[Records from a dataset]:
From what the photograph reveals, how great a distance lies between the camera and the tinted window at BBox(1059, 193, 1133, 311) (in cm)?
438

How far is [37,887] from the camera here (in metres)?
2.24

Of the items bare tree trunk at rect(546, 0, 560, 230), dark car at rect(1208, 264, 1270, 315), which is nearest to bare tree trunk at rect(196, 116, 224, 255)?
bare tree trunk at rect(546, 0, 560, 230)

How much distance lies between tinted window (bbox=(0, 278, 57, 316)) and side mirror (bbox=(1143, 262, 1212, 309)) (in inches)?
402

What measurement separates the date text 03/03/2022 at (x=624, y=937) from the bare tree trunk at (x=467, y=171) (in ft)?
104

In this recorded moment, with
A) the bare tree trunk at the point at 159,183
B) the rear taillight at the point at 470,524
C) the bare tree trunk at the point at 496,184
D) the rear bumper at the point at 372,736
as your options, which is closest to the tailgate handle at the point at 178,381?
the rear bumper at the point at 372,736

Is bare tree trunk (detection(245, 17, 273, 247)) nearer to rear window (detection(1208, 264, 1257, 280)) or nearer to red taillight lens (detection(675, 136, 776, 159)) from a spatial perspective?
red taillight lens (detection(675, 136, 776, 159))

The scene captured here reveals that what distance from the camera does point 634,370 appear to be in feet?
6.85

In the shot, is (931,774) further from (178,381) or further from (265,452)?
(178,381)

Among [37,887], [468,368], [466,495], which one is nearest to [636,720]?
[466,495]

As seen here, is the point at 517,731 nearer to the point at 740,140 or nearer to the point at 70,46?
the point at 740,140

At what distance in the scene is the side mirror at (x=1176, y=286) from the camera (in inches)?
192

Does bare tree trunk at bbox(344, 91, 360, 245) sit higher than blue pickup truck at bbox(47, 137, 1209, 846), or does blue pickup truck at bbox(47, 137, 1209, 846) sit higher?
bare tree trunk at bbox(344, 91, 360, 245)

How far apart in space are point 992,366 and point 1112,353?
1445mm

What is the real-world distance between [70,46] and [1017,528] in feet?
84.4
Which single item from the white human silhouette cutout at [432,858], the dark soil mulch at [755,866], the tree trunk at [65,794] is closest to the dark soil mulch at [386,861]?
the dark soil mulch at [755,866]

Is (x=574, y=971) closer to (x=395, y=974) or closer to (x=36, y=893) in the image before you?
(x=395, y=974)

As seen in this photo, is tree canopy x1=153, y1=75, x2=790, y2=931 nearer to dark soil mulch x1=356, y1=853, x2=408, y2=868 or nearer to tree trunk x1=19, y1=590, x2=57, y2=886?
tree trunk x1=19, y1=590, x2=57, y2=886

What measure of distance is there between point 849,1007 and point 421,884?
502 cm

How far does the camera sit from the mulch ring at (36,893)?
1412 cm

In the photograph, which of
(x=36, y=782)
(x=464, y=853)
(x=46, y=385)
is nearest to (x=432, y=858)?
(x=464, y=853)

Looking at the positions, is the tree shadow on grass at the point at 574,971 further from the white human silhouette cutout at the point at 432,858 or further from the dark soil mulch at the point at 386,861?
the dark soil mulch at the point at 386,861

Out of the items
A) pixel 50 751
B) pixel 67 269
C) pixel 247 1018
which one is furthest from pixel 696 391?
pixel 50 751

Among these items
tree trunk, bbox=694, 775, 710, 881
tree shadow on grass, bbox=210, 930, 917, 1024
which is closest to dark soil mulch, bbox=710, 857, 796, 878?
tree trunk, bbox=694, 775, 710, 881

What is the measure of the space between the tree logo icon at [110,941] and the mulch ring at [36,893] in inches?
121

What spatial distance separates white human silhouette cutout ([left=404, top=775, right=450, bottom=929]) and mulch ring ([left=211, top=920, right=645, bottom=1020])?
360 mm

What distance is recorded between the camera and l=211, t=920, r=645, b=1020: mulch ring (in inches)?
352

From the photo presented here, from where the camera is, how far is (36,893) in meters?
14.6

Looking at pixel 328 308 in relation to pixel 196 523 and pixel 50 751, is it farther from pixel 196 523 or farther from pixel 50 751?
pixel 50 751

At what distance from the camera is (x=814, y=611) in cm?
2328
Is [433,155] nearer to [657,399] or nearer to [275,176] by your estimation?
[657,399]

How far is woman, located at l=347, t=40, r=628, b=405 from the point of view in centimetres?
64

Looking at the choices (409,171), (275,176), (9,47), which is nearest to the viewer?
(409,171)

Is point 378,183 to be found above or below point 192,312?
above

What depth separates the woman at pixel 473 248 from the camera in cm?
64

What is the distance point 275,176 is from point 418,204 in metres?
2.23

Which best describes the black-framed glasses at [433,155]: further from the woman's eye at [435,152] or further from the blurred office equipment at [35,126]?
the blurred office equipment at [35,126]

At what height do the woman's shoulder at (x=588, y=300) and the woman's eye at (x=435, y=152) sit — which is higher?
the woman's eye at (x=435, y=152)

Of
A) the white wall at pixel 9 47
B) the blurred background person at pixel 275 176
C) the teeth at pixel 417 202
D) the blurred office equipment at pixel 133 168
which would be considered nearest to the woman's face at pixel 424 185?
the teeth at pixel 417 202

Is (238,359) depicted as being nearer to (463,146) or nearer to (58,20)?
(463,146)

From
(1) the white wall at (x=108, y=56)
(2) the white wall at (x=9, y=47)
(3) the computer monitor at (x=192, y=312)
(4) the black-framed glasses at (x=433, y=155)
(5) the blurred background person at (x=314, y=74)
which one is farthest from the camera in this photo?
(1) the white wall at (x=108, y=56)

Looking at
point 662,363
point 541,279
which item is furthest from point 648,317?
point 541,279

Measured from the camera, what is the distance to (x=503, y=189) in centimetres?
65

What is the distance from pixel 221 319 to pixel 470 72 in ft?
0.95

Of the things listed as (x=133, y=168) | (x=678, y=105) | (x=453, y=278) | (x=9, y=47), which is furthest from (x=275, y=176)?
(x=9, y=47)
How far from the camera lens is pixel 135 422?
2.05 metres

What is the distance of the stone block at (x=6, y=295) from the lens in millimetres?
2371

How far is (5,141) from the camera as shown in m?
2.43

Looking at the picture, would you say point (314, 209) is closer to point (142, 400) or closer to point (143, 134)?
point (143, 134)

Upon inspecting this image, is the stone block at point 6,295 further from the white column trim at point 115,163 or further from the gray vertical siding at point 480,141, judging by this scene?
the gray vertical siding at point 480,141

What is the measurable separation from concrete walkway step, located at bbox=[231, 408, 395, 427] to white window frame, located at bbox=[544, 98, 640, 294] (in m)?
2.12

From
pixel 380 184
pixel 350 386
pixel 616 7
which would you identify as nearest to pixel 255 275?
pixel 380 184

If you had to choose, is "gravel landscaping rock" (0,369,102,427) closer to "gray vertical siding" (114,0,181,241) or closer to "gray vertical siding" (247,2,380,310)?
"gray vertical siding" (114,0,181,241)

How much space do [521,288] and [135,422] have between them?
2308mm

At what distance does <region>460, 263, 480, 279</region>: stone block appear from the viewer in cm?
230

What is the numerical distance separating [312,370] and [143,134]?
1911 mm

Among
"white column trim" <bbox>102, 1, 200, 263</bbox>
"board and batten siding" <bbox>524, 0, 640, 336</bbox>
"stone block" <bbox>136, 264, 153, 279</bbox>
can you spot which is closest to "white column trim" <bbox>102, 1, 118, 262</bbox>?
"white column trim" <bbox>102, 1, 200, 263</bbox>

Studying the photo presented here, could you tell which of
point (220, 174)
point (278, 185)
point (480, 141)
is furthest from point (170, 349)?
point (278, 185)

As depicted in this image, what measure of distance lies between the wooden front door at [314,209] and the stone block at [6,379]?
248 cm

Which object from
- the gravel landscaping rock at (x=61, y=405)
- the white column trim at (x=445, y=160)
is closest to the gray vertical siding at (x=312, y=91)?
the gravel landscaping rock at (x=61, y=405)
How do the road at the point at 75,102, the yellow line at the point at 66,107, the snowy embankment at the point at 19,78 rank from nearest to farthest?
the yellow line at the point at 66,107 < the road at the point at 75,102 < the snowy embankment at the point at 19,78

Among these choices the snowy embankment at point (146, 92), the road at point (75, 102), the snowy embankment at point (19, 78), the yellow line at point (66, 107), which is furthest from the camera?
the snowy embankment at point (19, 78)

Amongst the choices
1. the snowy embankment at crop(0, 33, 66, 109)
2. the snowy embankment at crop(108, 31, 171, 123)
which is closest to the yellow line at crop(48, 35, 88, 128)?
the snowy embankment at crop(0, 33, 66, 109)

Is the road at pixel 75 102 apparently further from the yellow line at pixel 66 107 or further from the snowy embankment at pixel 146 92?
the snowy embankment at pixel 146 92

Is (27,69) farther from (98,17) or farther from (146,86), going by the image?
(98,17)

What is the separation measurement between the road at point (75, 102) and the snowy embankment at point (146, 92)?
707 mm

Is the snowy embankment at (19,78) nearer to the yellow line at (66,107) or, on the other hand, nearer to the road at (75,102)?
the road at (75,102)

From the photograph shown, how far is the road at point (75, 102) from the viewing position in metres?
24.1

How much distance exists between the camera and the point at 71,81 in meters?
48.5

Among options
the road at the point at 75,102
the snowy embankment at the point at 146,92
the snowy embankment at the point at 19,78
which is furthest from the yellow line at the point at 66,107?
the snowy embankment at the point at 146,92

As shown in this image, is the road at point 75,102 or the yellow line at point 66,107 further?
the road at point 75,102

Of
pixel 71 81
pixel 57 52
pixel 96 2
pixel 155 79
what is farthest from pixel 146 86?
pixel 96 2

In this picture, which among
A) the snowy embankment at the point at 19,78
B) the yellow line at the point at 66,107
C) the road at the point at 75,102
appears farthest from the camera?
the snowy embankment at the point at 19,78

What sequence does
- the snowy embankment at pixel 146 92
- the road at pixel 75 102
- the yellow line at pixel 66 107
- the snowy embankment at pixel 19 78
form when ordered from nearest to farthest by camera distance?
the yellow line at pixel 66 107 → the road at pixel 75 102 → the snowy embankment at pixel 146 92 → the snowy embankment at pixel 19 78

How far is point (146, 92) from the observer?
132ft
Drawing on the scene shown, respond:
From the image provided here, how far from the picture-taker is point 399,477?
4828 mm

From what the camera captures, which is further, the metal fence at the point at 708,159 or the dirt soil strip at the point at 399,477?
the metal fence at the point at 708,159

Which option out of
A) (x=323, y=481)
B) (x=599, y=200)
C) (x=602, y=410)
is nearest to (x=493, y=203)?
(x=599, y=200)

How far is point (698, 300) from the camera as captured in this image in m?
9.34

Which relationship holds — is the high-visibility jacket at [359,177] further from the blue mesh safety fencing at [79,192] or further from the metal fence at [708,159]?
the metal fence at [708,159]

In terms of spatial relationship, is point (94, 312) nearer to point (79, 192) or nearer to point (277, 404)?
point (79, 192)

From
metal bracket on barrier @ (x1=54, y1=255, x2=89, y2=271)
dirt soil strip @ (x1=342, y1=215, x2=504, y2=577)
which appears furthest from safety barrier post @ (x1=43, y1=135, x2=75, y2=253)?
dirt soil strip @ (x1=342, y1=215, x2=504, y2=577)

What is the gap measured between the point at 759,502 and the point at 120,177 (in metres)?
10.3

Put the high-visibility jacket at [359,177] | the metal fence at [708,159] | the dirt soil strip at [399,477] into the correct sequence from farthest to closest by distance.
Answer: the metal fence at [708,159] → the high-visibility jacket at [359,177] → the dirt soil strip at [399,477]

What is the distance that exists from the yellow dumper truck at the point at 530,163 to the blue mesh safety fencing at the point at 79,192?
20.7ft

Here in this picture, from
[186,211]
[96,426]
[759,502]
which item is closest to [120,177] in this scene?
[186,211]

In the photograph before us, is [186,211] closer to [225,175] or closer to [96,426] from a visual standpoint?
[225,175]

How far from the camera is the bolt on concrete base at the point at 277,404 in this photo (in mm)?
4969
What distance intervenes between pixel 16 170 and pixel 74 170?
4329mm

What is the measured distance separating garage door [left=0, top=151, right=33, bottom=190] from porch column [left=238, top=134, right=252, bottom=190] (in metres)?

[TASK DIRECTIONS]: In the entries above, find the line containing "Here in this picture, from". Set down that line and every line after it through the last one, exactly and alone.

[WORKED SOLUTION]:
Here in this picture, from
[186,211]
[96,426]
[759,502]
which item is closest to [120,177] in this scene?
[186,211]

In the photograph before us, is [186,211] closer to [225,175] or closer to [96,426] from a visual standpoint?
[225,175]

How far from the camera is the bolt on concrete base at the point at 277,404 in this photo (in mm)?
4969
What distance intervenes between pixel 16 170 and pixel 74 170?
4329mm

What is the measured distance separating garage door [left=0, top=151, right=33, bottom=190] from porch column [left=238, top=134, right=252, bottom=190] (in metres)?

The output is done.